Ingredients
The yams:
- 2 pounds yams, unpeeled
- Salt to taste
- ¼ cup olive oil
- 3 tablespoons tamari
- 1 tablespoon minced fresh ginger
- 2 tablespoons minced scallion
The vinaigrette:
- ¼ cup rice wine vinegar
- ¾ cup olive oil
- 2 scallions, minced
- 2 tablespoons chopped cilantro
- ½ teaspoon grated fresh ginger
- 1 tablespoon tamari
- Nutritional Information
Nutritional analysis per serving (6 servings)
509 calories; 36 grams fat; 5 grams saturated fat; 26 grams monounsaturated fat; 3 grams polyunsaturated fat; 43 grams carbohydrates; 6 grams dietary fiber; 1 gram sugars; 3 grams protein; 686 milligrams sodium
Note: Nutrient information is not available for all ingredients.

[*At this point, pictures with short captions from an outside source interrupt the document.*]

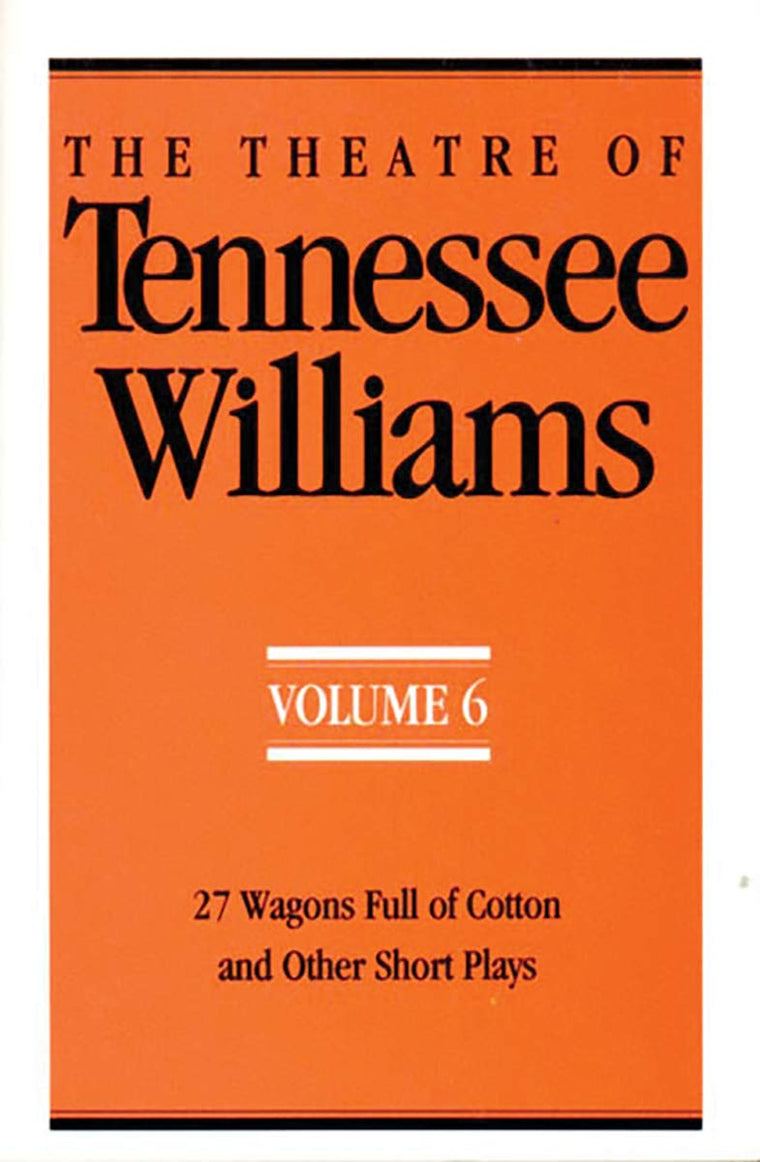 The Theatre of Tennessee Williams, Vol. 6: 27 Wagons Full of Cotton and Other Short Plays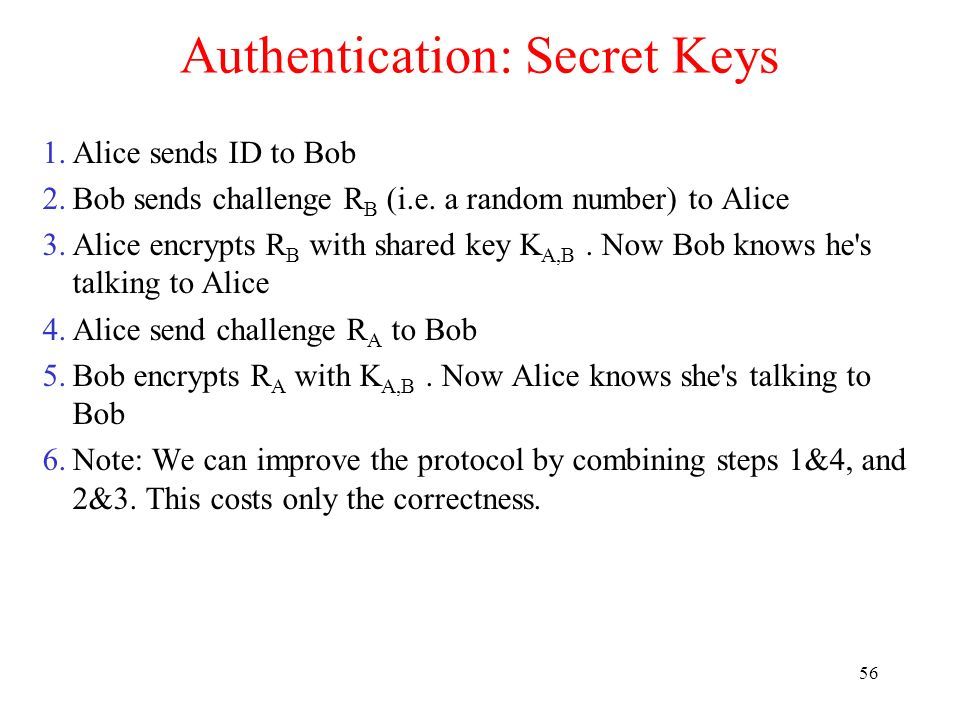 56 Authentication: Secret Keys 1.Alice sends ID to Bob 2.Bob sends challenge R B (i.e.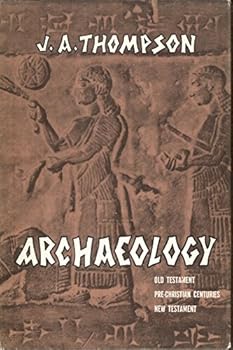 Hardcover Archaeology and the Old Testament; Archaeology and the Pre-Christian Centuries; Archaeology and the New Testament Book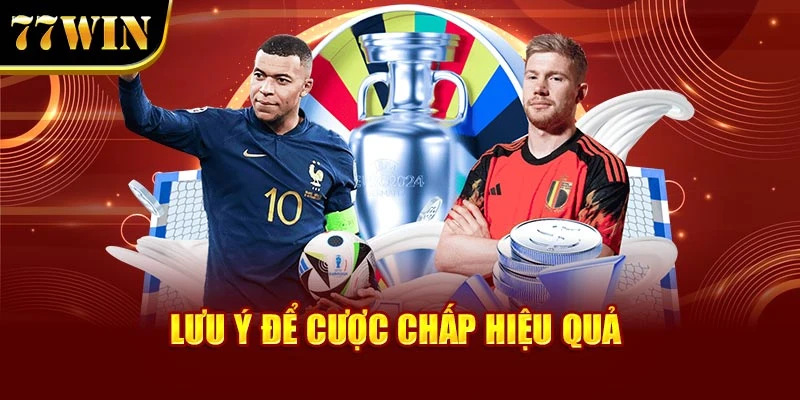 Lưu ý để cược chấp hiệu quả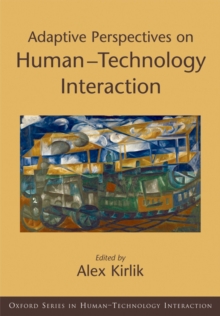 Adaptive Perspectives on Human-Technology Interaction : Methods and Models for Cognitive Engineering and Human-Computer Interaction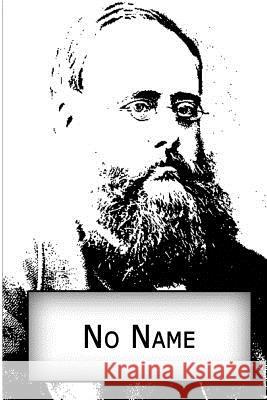 No Name Wilkie Collins 9781480007031 Createspace - książka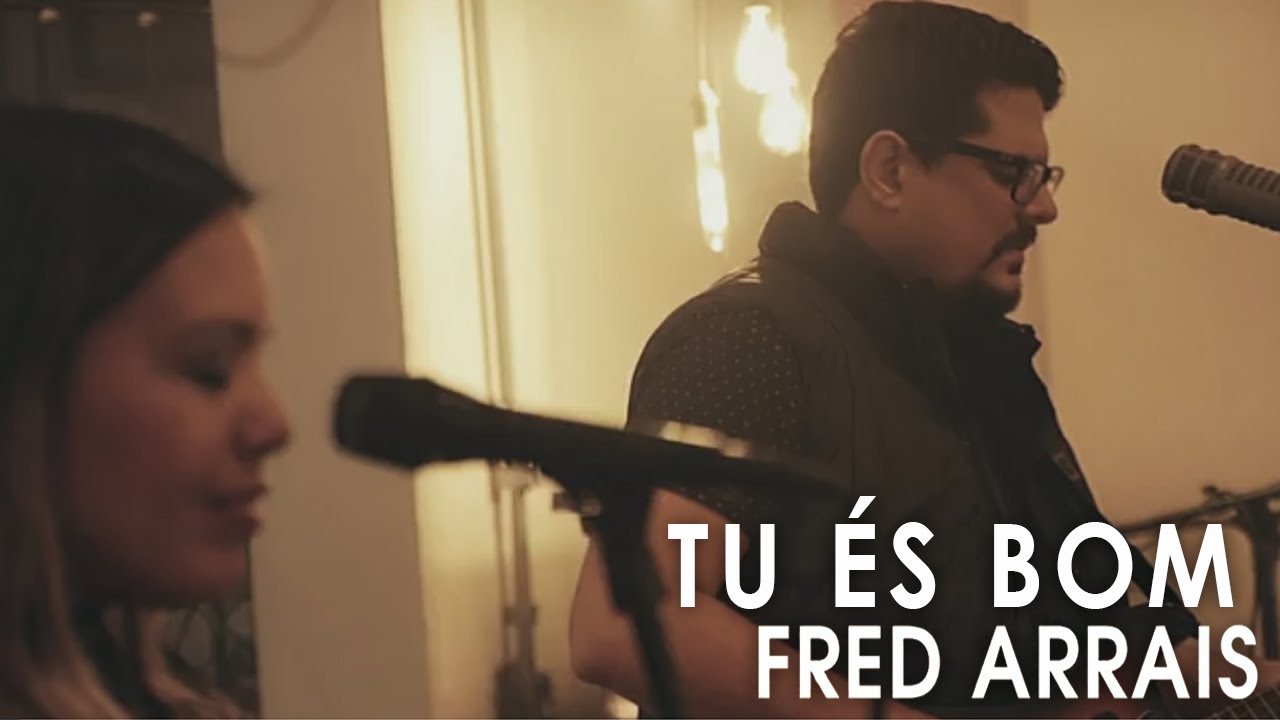 Fred Arrais Feat. Flávia Arrais - Tu És Bom (Live Sessions)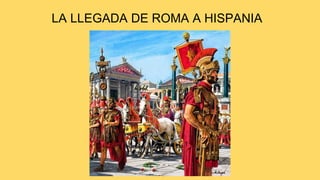 LA LLEGADA DE ROMA A HISPANIA
 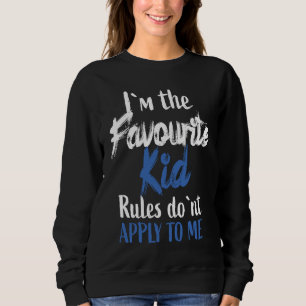 I'M The Favourite Kid Rules Don'T Apply To Me Sweatshirt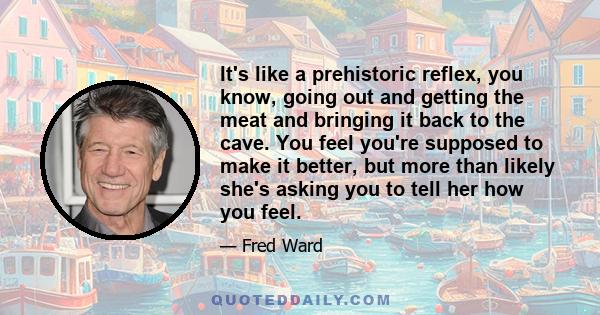 It's like a prehistoric reflex, you know, going out and getting the meat and bringing it back to the cave. You feel you're supposed to make it better, but more than likely she's asking you to tell her how you feel.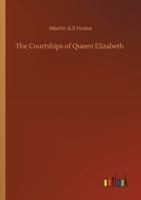 The Courtships of Queen Elizabeth: A History of the Various Negotiations for Her Marriage 198503283X Book Cover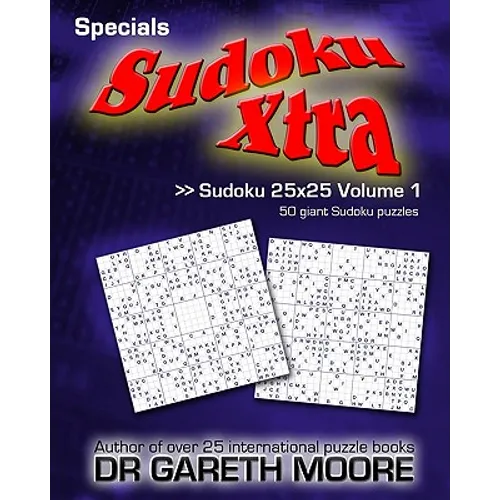 Sudoku 25x25 Volume 1: Sudoku Xtra Specials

Amount is based on available data.
6 servings
Preparation
- Cover yams with salted water and boil until tender, so that a fork will penetrate easily. Run them under cold water immediately.
- Cut yams in half-inch slices lengthwise.
- Mix together oil, tamari, ginger and scallion and pour over potatoes.
- Mix together the ingredients for the vinaigrette and reserve.
- Put yams on the grill for a minute, then turn them 90 degrees and cook for another minute to burn a cross-hatch pattern into them. Turn over and repeat process.
- Remove to a platter and drizzle vinaigrette over all.